Identifying and Analyzing Novel Epilepsy-Related Genes Using Random Walk with Restart Algorithm

1Department of Outpatient, China-Japan Union Hospital of Jilin University, Changchun 130033, China
2Department of Neurosurgery, China-Japan Union Hospital of Jilin University, Changchun 130033, China
3Department of Computer Science, Guangdong AIB Polytechnic, Guangzhou 510507, China
4Department of Surgery, China-Japan Union Hospital of Jilin University, Changchun 130033, China
5School of Life Sciences, Shanghai University, Shanghai 200444, China

Correspondence should be addressed to Yu-Fei Gao; nc.anis@5791iefuyoag

Received 23 October 2016; Accepted 15 January 2017; Published 1 February 2017

Academic Editor: Ansgar Poetsch

Copyright © 2017 Wei Guo et al. This is an open access article distributed under the Creative Commons Attribution License, which permits unrestricted use, distribution, and reproduction in any medium, provided the original work is properly cited.

Abstract

As a pathological condition, epilepsy is caused by abnormal neuronal discharge in brain which will temporarily disrupt the cerebral functions.

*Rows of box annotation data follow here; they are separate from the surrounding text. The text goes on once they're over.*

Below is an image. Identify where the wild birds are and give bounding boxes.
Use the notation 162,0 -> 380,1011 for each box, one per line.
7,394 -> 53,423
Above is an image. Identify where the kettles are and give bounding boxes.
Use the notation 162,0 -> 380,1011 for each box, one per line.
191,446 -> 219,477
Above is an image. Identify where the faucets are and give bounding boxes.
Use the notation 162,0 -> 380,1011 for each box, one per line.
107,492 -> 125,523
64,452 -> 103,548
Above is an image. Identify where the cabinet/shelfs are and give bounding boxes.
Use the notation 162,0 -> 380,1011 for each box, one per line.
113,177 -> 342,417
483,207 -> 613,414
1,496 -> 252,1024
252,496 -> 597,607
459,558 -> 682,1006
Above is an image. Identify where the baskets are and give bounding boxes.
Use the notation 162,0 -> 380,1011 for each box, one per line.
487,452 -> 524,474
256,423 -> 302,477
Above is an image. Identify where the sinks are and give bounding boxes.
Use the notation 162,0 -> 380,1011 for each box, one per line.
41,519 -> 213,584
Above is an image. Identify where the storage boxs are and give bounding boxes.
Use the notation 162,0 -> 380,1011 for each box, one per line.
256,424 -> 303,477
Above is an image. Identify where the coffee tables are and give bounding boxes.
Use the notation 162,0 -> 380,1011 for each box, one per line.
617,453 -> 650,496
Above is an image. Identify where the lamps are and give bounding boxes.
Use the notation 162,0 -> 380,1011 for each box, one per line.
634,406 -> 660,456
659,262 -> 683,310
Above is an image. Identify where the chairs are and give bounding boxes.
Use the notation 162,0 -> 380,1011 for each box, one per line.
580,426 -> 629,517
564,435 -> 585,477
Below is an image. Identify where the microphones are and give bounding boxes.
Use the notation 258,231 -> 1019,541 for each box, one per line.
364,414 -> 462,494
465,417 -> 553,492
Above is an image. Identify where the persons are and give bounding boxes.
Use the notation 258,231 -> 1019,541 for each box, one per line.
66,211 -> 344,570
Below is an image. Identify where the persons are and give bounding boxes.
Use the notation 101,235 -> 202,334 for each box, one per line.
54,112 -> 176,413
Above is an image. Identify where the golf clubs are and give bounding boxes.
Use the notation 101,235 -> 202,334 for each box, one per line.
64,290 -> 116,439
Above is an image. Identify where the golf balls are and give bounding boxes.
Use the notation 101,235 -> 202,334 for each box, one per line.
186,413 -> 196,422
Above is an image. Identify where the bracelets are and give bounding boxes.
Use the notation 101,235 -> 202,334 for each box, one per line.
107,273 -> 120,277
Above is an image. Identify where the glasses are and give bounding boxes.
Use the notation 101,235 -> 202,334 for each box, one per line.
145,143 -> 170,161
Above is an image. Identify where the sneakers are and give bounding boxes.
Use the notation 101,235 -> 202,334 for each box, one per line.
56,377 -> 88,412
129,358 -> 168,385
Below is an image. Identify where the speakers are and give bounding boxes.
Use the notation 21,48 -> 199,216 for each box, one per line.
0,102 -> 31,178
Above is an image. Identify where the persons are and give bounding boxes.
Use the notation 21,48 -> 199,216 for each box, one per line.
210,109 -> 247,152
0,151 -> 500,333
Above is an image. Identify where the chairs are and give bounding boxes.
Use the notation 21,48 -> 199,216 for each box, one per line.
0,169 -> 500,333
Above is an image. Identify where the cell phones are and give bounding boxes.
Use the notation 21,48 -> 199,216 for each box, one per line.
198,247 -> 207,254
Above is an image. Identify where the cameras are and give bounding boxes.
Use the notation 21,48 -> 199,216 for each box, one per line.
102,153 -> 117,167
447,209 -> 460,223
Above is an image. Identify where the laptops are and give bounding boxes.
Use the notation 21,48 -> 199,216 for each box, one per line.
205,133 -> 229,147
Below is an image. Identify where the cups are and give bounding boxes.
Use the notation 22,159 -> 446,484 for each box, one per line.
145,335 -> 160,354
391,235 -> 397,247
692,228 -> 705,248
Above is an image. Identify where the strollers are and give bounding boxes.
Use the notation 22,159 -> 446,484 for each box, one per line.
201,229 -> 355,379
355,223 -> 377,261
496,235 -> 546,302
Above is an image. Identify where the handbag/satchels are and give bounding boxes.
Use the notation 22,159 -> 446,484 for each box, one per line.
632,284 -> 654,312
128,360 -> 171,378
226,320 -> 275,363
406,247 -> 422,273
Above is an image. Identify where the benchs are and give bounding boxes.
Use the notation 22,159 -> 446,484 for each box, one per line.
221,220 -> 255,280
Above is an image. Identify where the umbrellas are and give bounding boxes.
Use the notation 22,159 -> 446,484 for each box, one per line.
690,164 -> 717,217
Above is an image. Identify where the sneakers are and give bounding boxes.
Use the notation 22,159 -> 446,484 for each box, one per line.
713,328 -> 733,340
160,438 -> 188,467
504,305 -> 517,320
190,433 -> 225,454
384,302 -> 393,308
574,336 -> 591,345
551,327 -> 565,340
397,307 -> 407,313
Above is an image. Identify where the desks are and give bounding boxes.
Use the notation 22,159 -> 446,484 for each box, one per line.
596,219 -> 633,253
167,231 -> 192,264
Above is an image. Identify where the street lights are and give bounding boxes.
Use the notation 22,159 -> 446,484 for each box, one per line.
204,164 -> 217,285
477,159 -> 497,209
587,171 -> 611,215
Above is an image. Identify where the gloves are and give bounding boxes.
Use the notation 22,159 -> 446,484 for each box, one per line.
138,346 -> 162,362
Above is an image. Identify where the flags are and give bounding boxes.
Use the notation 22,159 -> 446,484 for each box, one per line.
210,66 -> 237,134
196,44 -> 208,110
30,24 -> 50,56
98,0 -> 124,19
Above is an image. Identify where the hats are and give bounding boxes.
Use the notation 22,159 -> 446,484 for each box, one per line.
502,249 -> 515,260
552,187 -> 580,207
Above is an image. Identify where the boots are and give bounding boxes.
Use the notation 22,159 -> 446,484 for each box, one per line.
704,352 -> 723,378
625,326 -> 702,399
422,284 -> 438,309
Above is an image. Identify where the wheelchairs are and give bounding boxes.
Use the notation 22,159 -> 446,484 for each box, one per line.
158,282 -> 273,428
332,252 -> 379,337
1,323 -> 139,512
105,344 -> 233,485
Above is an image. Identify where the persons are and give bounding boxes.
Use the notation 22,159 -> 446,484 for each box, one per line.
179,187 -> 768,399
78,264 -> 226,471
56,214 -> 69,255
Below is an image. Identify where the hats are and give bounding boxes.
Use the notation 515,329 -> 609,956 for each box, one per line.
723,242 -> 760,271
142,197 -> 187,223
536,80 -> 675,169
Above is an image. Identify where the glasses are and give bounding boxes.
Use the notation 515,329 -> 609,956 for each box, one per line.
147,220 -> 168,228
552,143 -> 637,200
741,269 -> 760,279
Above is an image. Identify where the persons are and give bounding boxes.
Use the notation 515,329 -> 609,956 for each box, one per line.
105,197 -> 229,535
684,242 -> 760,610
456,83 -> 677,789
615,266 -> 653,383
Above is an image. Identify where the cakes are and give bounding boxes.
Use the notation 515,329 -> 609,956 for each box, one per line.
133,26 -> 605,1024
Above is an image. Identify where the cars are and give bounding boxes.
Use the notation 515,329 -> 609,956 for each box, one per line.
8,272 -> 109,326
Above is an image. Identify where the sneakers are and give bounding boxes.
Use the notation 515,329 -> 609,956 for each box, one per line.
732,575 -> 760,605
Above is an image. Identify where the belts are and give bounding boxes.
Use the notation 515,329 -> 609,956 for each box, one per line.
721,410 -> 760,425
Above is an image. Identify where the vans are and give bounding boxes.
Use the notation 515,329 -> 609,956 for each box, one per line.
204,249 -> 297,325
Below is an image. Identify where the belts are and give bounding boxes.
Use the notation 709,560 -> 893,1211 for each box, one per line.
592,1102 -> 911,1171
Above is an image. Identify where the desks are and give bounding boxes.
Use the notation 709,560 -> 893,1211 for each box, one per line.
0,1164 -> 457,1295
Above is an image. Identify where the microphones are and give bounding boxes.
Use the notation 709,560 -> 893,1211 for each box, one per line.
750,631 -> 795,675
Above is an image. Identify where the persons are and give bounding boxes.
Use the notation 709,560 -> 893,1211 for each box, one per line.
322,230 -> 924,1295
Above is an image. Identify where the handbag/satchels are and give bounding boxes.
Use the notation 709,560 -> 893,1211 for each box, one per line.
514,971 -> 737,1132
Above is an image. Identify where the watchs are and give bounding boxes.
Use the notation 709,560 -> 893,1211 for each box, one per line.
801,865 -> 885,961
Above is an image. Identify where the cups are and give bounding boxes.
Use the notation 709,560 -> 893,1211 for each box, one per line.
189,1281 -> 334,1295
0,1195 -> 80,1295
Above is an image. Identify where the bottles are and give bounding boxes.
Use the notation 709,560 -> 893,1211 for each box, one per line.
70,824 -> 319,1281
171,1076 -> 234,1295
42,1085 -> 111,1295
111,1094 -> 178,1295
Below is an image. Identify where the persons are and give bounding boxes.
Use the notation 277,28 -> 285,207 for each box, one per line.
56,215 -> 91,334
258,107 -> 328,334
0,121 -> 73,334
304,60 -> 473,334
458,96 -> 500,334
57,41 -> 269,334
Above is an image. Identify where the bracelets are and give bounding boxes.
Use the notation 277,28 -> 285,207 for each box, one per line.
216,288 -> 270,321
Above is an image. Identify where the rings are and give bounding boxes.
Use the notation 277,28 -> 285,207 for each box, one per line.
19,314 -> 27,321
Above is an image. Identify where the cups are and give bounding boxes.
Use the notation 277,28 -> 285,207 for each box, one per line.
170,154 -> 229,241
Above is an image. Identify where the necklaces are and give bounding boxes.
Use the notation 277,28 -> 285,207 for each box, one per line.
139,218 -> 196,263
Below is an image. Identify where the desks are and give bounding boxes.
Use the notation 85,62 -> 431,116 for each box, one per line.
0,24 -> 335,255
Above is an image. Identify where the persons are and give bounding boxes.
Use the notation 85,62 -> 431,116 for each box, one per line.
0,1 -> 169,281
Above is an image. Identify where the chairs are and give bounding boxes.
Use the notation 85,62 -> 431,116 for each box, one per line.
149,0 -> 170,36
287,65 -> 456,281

Epilepsy is a chronic disease which occurs in all ages and would seriously affect patients’ personal lives. Thus, it is highly required to develop effective medicines or instruments to treat the disease. Identifying epilepsy-related genes is essential in order to understand and treat the disease because the corresponding proteins encoded by the epilepsy-related genes are candidates of the potential drug targets. In this study, a pioneering computational workflow was proposed to predict novel epilepsy-related genes using the random walk with restart (RWR) algorithm. As reported in the literature RWR algorithm often produces a number of false positive genes, and in this study a permutation test and functional association tests were implemented to filter the genes identified by RWR algorithm, which greatly reduce the number of suspected genes and result in only thirty-three novel epilepsy genes. Finally, these novel genes were analyzed based upon some recently published literatures. Our findings implicate that all novel genes were closely related to epilepsy. It is believed that the proposed workflow can also be applied to identify genes related to other diseases and deepen our understanding of the mechanisms of these diseases.